▸ Dataset excerpts:
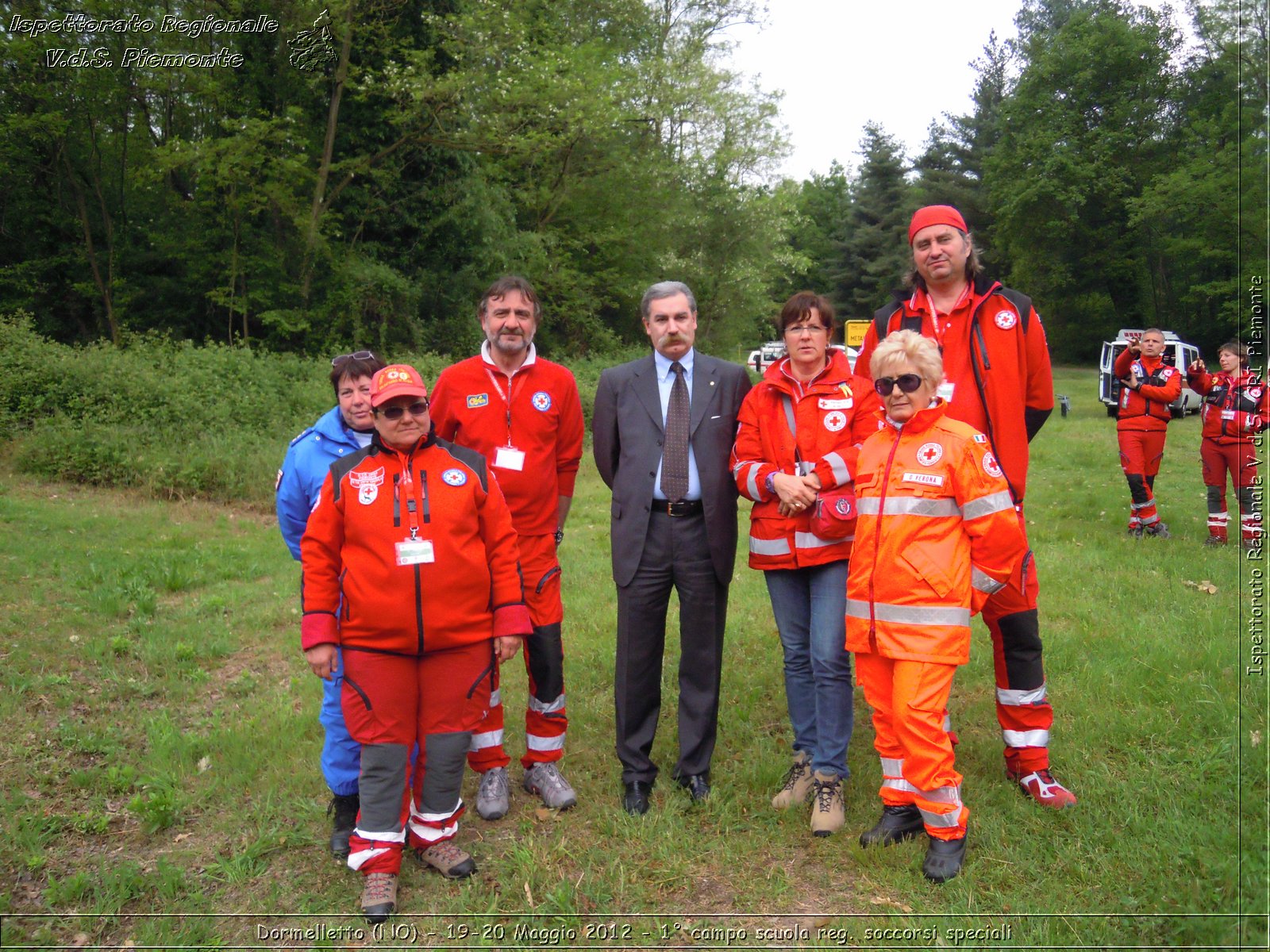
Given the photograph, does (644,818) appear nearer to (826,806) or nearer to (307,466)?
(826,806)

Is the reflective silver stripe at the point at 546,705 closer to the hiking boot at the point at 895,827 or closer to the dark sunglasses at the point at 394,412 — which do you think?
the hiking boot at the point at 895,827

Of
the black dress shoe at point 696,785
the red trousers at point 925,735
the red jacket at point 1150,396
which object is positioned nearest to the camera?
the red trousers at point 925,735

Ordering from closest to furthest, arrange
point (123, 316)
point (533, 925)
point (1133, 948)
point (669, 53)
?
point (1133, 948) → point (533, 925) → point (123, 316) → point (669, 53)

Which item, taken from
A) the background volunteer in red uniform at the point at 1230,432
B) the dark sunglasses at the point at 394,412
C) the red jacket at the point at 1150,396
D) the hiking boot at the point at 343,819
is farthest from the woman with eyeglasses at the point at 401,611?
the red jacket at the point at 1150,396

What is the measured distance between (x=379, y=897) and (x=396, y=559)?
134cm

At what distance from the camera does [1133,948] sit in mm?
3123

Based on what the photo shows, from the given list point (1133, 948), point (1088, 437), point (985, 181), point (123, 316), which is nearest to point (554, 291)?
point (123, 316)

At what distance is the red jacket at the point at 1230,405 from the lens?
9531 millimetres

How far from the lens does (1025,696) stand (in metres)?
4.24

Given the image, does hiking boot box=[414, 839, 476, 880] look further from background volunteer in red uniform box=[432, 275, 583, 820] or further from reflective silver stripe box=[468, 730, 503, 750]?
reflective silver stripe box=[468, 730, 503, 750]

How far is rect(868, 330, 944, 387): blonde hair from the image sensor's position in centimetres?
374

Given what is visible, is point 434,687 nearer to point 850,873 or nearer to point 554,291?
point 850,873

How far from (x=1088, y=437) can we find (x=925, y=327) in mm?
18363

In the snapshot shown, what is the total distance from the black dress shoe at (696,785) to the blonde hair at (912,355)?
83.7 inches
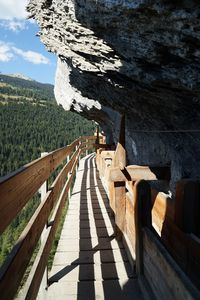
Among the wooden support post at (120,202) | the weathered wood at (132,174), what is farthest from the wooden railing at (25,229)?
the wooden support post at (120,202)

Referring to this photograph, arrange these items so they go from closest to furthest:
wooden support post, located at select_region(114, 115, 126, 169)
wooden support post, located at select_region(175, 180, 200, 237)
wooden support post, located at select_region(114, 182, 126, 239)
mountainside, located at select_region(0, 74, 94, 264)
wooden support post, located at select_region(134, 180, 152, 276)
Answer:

...

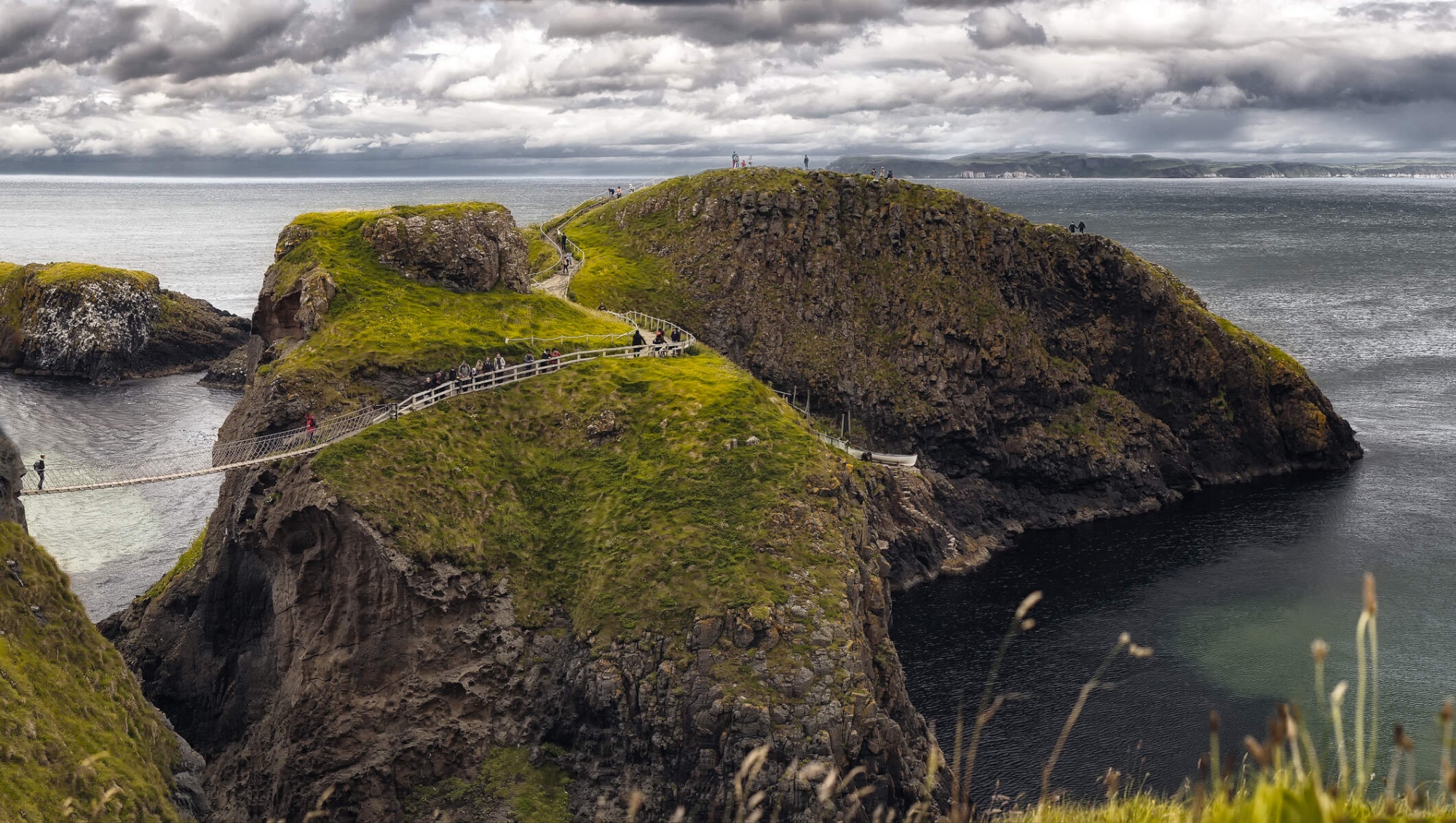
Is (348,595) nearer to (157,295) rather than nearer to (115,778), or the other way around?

▸ What you have to do: Change "blonde hair" to "fair hair" in the part that opens with the line containing "Given the image, does" and closes with the line containing "83.7 inches", and give those lines back with nothing else altered.

▸ Right answer:
Given the image, does hiking boot box=[414, 839, 476, 880] look further from background volunteer in red uniform box=[432, 275, 583, 820] or further from reflective silver stripe box=[468, 730, 503, 750]?
reflective silver stripe box=[468, 730, 503, 750]

How far is rect(868, 330, 944, 387): fair hair from the image sensor's position in centimetres?
374

Given what is visible, is point 434,687 nearer to point 850,873 or nearer to point 554,291?
point 850,873

How far from (x=1088, y=437) can we find (x=925, y=327) in mm?
18363

In the snapshot shown, what is the total distance from the black dress shoe at (696,785) to the fair hair at (912,355)?
83.7 inches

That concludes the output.